“太后娘娘!摄政王!不好了!”宫女哭丧似地来报,“皇帝陛下他,出痘了!”
成璧从周奕渮怀中惊醒:“玄凌染上天花了?”成璧只觉得脑中“嗡嗡”作响。
周奕渮也是大惊失色:“宫里向来干净,怎么可能?是不是有人刻意投毒?”
“去看看玄凌!”周奕渮扯过愣在原地的成璧,奔向玄凌卧榻。
玄凌发着高烧,昏迷不醒,说着胡话:“父皇,我会比玄清还勤奋的……”
周奕渮心如刀绞,摸着玄凌的额头:“是不是有人图谋不轨意图弑君?!把玄凌身边侍奉的人全部押入暴室,我要挨个审问!”
玄凌的贴身宫女皆下跪求饶道:“摄政王饶命!陛下这个年纪的孩子,出天花也是正常的……”
成璧如梦方醒般,脑中只剩一个念头:“玄汾呢?把玄汾抢过来!”
周奕渮与众宫女皆是一愣:“什么意思?九殿下当然在庄和太妃与顺陈太妃身边……”
成璧咬牙道:“我要见他。

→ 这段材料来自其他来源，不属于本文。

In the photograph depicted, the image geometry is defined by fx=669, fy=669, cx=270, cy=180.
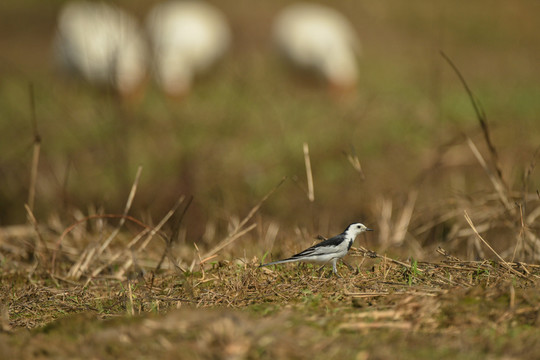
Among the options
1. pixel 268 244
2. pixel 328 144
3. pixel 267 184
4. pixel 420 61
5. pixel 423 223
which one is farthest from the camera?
pixel 420 61

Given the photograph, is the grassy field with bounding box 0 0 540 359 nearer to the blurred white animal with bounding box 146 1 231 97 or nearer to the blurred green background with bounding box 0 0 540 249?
the blurred green background with bounding box 0 0 540 249

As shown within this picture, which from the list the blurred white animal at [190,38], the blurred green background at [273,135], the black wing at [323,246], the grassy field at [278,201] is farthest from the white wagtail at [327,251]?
the blurred white animal at [190,38]

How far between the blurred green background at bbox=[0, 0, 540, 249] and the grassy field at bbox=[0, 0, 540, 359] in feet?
0.12

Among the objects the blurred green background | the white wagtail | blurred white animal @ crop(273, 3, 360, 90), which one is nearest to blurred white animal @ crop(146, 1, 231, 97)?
the blurred green background

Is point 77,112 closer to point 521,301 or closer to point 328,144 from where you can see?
point 328,144

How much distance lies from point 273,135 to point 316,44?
12.1 feet

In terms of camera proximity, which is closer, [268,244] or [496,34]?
[268,244]

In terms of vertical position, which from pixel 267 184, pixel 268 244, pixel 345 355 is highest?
pixel 345 355

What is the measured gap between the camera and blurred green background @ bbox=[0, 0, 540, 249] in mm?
5359

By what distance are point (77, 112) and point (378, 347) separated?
688 cm

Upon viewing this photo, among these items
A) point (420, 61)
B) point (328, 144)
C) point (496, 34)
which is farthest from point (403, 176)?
point (496, 34)

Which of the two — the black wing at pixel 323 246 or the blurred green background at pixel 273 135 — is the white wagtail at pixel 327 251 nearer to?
the black wing at pixel 323 246

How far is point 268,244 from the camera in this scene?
3.43m

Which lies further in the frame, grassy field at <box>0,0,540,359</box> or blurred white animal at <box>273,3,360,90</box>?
blurred white animal at <box>273,3,360,90</box>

”成璧想起那日梁王府外,赵正儒道:“若是来日四殿下后继无人,我也会劝四殿下立九殿下为皇太弟的。”
玄凌迷迷糊糊中唤着:“母妃,母妃……”
成璧瞪了周奕渮一眼:“要是玄凌不中用了,我们不是只能逮住玄汾这个小毛孩了?只要赐死庄和太妃与顺陈太妃,他就完全是我们手上的傀儡了!难不成白白把皇位便宜给玄济?”
成璧见周奕渮瞠目结舌,骂道:“你在战场上杀了这么多人都不怕,在这个关口上发什么呆!”
周奕渮愣道:“玄凌可是你的亲儿子……周奕澹死前问我,有没有看出来你像谁,我没明白他的意思……现在我明白了……”
周奕渮不可置信:“你像昭宪太后……你自私自利又冷酷无情的样子,和昭宪太后如出一辙……”
成璧嘲讽他:“亲儿子不中用也是不中用了!你面前的这个昭宪太后,可是你自己一手调教出来的好学生!像你说的,我们是一条绳子上的蚱蜢。如今箭在弦上不得不发,赶紧把玄汾给我抢过来!”
周奕渮领兵离开。玄凌在病榻上仍然呼唤道:“母妃……不要委屈自己和大伯在一起……等我长大了会保护你的……”
赵正儒在力劝周奕渮把皇位让给玄凌后,得到太后的赏识,连升几级后依然是简朴作风,在家结社撰文。
“九殿下以‘太后亲自抚养’的名义,被强行和六殿下玄清一起留宫中……”府中心腹把世面上的小道消息传进赵正儒耳朵。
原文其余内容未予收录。